KUTIPAN PILIHAN:
Sabtu, 18 Agustus 2012

Nasionalisme Pluru Pongo

Sumber Foto :  BBM
Penghadangan sekelompok warga Tutuyan terhadap rombongan Bupati Bolaang Mongondow Timur (Boltim), Sehan Landjar,  sepulangnya Eyang (Sebutan akrab Bupati) dari Lapangan Bogani Kotabunan dalam rangka memperingati HUT Kemerdekaan RI Ke 67, yang jatuh hari Jumat 17 Agustus 2012 kemarin--diluar dari apapun musabab yang melatar-belakangi kejadian tersebut--sungguh adalah kejadian yang memiriskan.

Bayangkan, seorang kepala daerah pilihan rakyat Boltim sendiri, dihadang amuk massa dan secara brutal mobil dinas yang ditumpangi Bupati ber-nopol  DB 1 N itu dilempari batu hingga kaca bagian depan mobil pecah. Nursiwin Dunggio Istri tercinta Bupati pun tak luput jadi korban. Ia terkena pecahan kaca dan langsung dilarikan ke Rumah Sakit terdekat.

Harian kriminal terbitan sulut yang saya baca pada Sabtu pagi (18/08/2012), bahkan menurunkan judul yang tak main-main; Boltim Rusuh, Bupati Nyaris Tewas di Amuk Massa!! (Posko 18 Agustus 2012).

Kabar yang datang dari satu-dua orang sahabat yang ikut dalam rombongan itu (satu diantaranya hampir kena serangan jantung) ikut menambah informasi yang saya dapat via media. Saya terus mencari pasti soal; apa yang sebenarnya telah dilakukan sang Bupati sehingga warga sedemikian naik pitam begitu?

Setelah mengaisnya kemana-mana, semakin pasti bahwa penyebab penghadangan itu cuma gara-gara upacara 17 Agustus yang tak jadi digelar Bupati di Lapangan Pondabo Tutuyan.

Saya tiba-tiba merasa iri terhadap masyarakat Tutuyan. Di Passi, kampung tempat saya tinggal, jangankan ikut upacara, disuruh memasang bendera merah putih di depan rumah pun warga ogah-ogahan. Kalau tak di bujuk atau di tegur langsung oleh Sangadi--adalah biasa jika diwarnai ancaman akan dipersulit jika nanti melakukan pengurusan terkait administrasi di desa--maka masih ada saja yang kumabal.

Tapi di Tutuyan? warga justru marah dan puncaknya mengamuk sebab berkeinginan sekali ikut upacara peringatan 17 Agustus di lapangan desa mereka.

MATERI YANG DIBERIKAN:
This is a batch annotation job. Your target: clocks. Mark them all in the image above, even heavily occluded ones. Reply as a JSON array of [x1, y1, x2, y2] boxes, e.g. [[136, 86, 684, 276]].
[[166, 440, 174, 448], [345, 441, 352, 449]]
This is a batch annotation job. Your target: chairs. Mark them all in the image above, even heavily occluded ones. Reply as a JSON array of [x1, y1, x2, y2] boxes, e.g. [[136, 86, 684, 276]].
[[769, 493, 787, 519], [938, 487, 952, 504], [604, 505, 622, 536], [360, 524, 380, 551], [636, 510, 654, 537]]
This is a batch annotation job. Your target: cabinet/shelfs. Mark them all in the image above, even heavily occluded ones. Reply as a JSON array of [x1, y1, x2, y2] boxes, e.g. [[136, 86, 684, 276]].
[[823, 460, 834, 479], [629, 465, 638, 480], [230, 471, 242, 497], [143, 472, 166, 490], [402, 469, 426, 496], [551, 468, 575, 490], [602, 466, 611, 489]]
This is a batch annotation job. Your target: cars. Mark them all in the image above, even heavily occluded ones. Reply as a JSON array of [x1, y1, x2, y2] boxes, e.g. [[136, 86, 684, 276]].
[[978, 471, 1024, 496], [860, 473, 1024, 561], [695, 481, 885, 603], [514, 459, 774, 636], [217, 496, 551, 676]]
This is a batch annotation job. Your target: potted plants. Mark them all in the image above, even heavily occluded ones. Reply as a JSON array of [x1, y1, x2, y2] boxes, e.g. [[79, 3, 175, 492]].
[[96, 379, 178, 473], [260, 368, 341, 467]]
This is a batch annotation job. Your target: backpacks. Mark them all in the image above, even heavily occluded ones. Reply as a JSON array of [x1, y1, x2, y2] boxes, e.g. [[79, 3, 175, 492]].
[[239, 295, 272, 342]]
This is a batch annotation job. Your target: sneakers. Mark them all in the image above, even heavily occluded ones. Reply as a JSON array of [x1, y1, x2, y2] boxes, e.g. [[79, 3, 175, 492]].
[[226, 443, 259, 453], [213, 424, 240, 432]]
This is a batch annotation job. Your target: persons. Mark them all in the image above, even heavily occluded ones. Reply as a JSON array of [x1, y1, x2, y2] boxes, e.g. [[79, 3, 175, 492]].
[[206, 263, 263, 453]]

SOAL LATIHAN:
a) Jawablah pertanyaan berikut berdasarkan kutipan pilihan.
(i) Berapa nomor polisi mobil dinas yang ditumpangi Bupati?
(ii) Judul apa yang diturunkan harian kriminal terbitan Sulut pada Sabtu pagi (18/08/2012)?
(iii) Di lapangan mana upacara 17 Agustus yang tak jadi digelar Bupati?
b) Ubah "dilarikan" menjadi "dibawa" pada bagian kutipan pilihan yang diawali kata-kata "Bayangkan, seorang kepala daerah" dan diakhiri "Rumah Sakit terdekat.", lalu tuliskan bagian itu secara utuh.

DAFTAR JAWABAN:
a)
(i) DB 1 N
(ii) Boltim Rusuh, Bupati Nyaris Tewas di Amuk Massa!!
(iii) Lapangan Pondabo Tutuyan

b)
Bayangkan, seorang kepala daerah pilihan rakyat Boltim sendiri, dihadang amuk massa dan secara brutal mobil dinas yang ditumpangi Bupati ber-nopol  DB 1 N itu dilempari batu hingga kaca bagian depan mobil pecah. Nursiwin Dunggio Istri tercinta Bupati pun tak luput jadi korban. Ia terkena pecahan kaca dan langsung dibawa ke Rumah Sakit terdekat.